How to handle the tox.ini constraint for each Tempest new tag
Tempest is branchless and releases the tags per cycle but tox.ini has hard-coded default constraint to as master constraint. So older Tempest tag’s tox.ini (with the master constraint to use) might not compatible. We need to pin constraint in tox.ini when we release the new tag.
- Document the process for when to merge the tox updates and what all things to do, for example, devstack changes etc.
Migrate hacking checks from diff. projects to hacking itself
We want to make sure we add/cover pep8/ flake8 most common and important checks to hacking itself: https://etherpad.opendev.org/p/hacking
- Comment on the etherpad and discuss them in the office hour
Description for testcases as docstrings
This is ongoing work to add the test docstring: https://blueprints.launchpad.net/openstack/?searchtext=testcase-description
For further steps, we discussed to publish those docs with the auto-generation option in tempest doc.
Victoria Priority & Planning
We discussed the Victoria priority and here is the list: https://etherpad.opendev.org/p/qa-victoria-priority
We discussed what went well and what to improve next.

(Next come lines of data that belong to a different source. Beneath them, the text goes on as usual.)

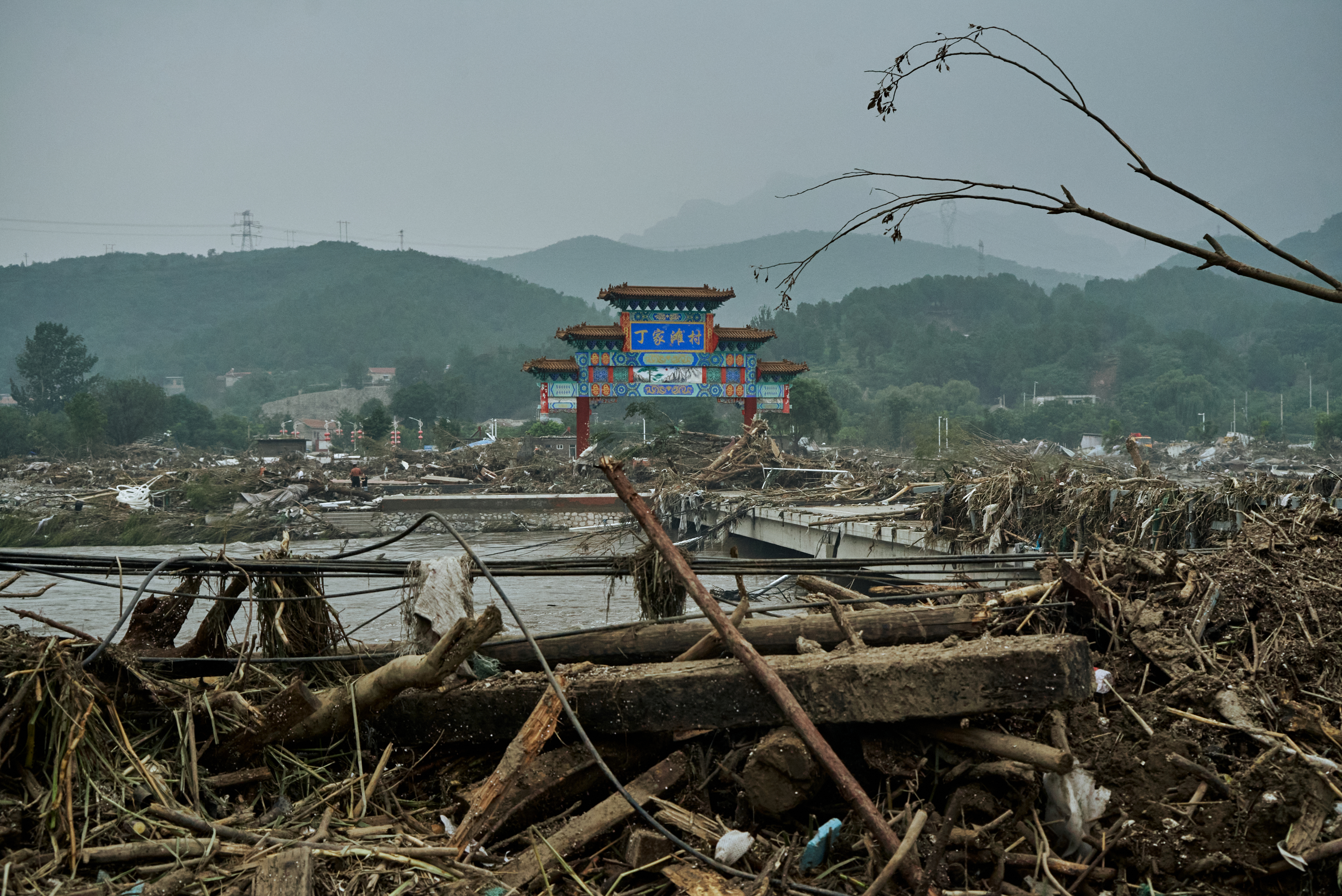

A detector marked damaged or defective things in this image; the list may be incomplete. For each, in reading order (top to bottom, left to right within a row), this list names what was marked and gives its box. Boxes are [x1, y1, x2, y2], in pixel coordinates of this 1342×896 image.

rusty metal pole [604, 459, 918, 880]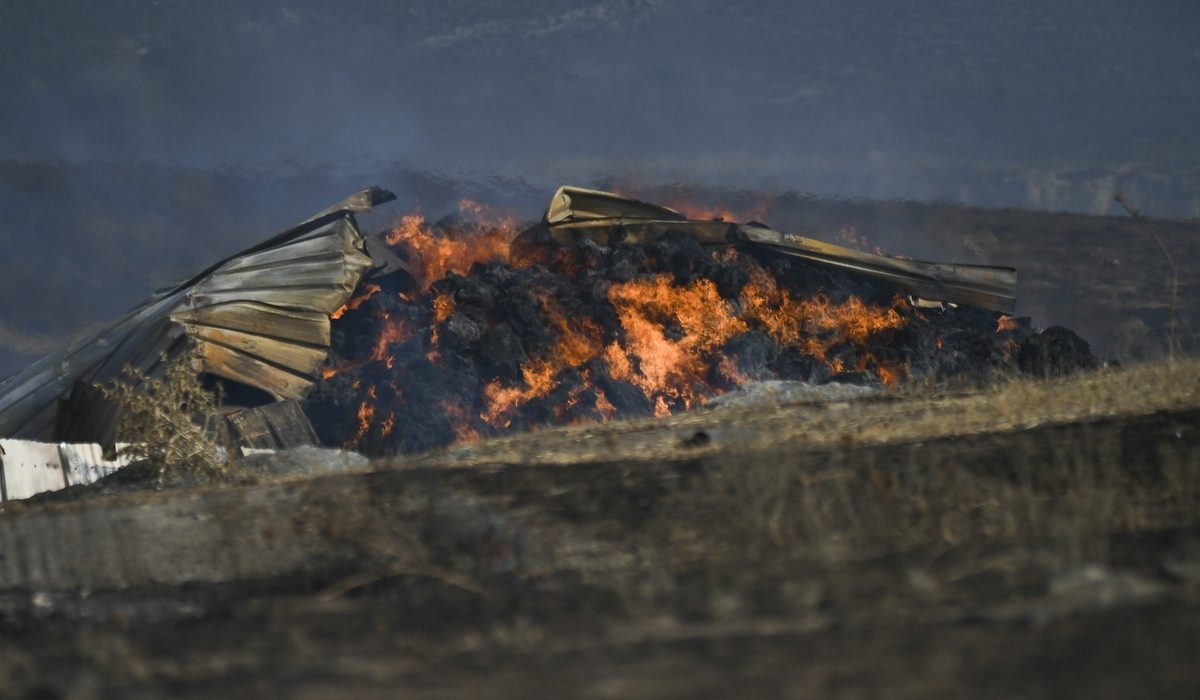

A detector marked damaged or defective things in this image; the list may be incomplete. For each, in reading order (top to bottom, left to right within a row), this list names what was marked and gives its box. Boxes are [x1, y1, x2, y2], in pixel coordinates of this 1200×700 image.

charred debris [0, 183, 1096, 462]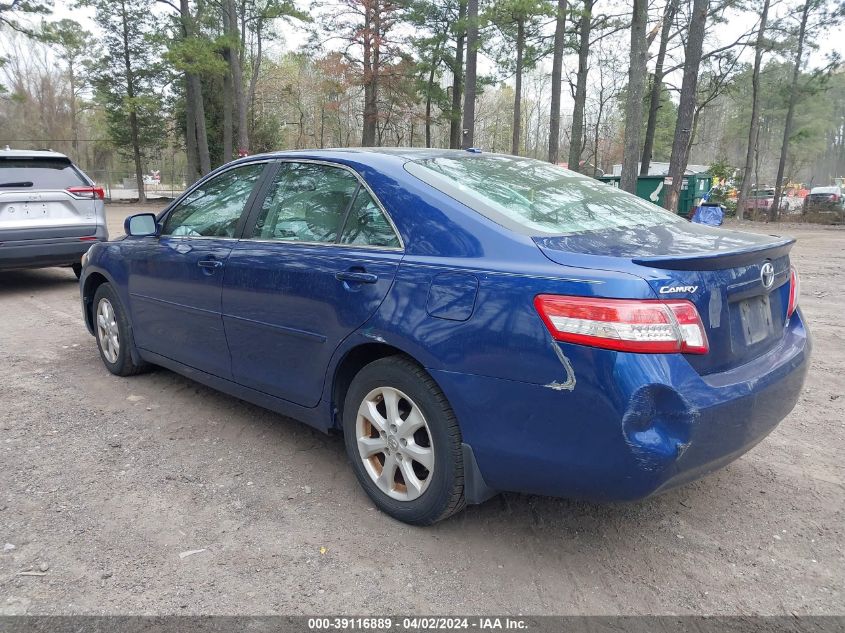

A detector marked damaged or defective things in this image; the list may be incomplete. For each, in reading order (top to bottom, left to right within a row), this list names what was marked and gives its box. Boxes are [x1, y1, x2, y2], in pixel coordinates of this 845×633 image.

dent in rear bumper [432, 310, 808, 498]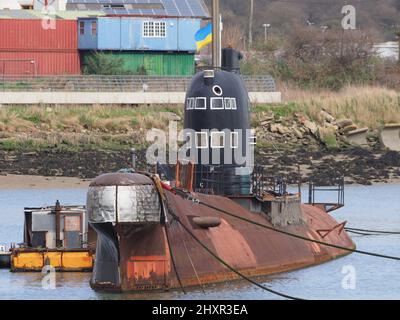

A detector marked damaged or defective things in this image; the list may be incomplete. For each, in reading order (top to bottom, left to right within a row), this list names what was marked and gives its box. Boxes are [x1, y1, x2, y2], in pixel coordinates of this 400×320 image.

corroded hull [90, 190, 354, 292]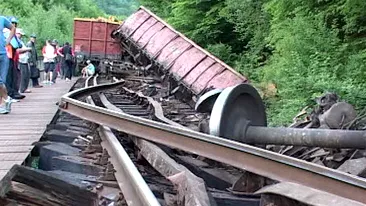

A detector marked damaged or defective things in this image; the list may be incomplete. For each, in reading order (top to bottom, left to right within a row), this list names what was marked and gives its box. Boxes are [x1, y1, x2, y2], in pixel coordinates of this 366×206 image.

rusty freight car [73, 17, 123, 71]
bent metal rail [59, 81, 366, 204]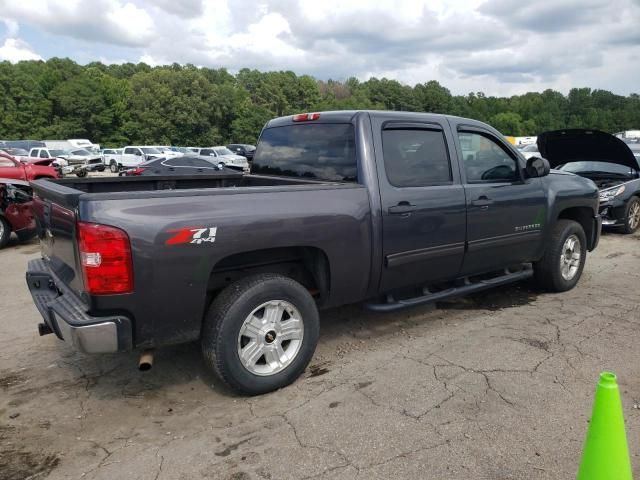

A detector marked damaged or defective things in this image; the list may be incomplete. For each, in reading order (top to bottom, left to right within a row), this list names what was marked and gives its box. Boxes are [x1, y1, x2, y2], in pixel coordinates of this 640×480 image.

damaged vehicle [0, 178, 35, 249]
damaged vehicle [540, 130, 640, 235]
cracked asphalt [1, 231, 640, 478]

There are few things that went well in Ussuri cycle:
- After RC1 things went fairly smooth.
- We recruited two new cores (+ new stable cores \o/)
- Policy work done finally, whoop! +1 (this was a lot of code)
- nova-network is dead (along with nova-console, nova-consoleauth, nova-dhcpbridge, …)
- We went Python 3-only at last.
On improvement side, more reviews are needed to get fast merge in nova. And still Cores are not as per the projects ongoing work.
[nova][oslo]: Policy migration to handle scopes and roles.:
There was one bug reported when users generate the JSON format policy file from Oslo tool where the policy file has all new defaults rules without the deprecated values. -https://bugs.launchpad.net/nova/+bug/1875418
We discussed possible issues the operator can face while adopting the new policy. Migrating to a new policy should be smooth and should have a consistent way to use the policy file. Policy file in JSON format is an issue where you cannot comment on the default rules. We should provide a better way to use the policy file.
Policy file should only have override rules not the one with default values. Now we have a policy in code so any rule not present in policy file will be taken from default in code. If no rules to override then it is fine not to pass the policy file itself. Below are the next steps and working item we need to finish in Victoria cycle:
- Warning if default rules in file
- Upgrade check will be a good place too
- Deprecation on the tool for JSON generation and then remove it in the next cycle
- Warning on policy file being passed as JSON to Oslo
- Change config policy_name default value from policy.json -> policy.yaml
- convert the JSON file to YAML with default rules as commented out but keeping the overridden rule uncommented.
As a summary, the first step will be to deprecate the JSON format and migration steps to YAML format. Also, we need to add upgrade checks for the policy file format change and documents it clearly on project side documentation.
[nova][oslo]: Add a /healthcheck URL
This is to add healthcheck endpoint for nova to check if service running or ready to use for example load balancer can call this endpoint to know the status. There are multiple things to cover to say if service is healthy or not like DB, MQ, services and Cell are able to communicate or not. We cannot cover or report the complete health of node which are more scoped on client side instead of nova.
Details for flow and example response are in https://etherpad.opendev.org/p/nova-healthchecks
We discussed and agreed on below things to do as part of healthchecks:
- Do the auth data collection via cache what Dan mentioned in the review (731396) and healthchecks will return that cache info to unauth users without talking to any DB/MQ(basically no processing of data)
- API worker checks is ok to do and system level checks can be on client side or external to nova as that include the all node scan etc
- It will be implemented as Nova healthchecks plugin and what all things to be added in this will be discussed in next sessions I nova PTG.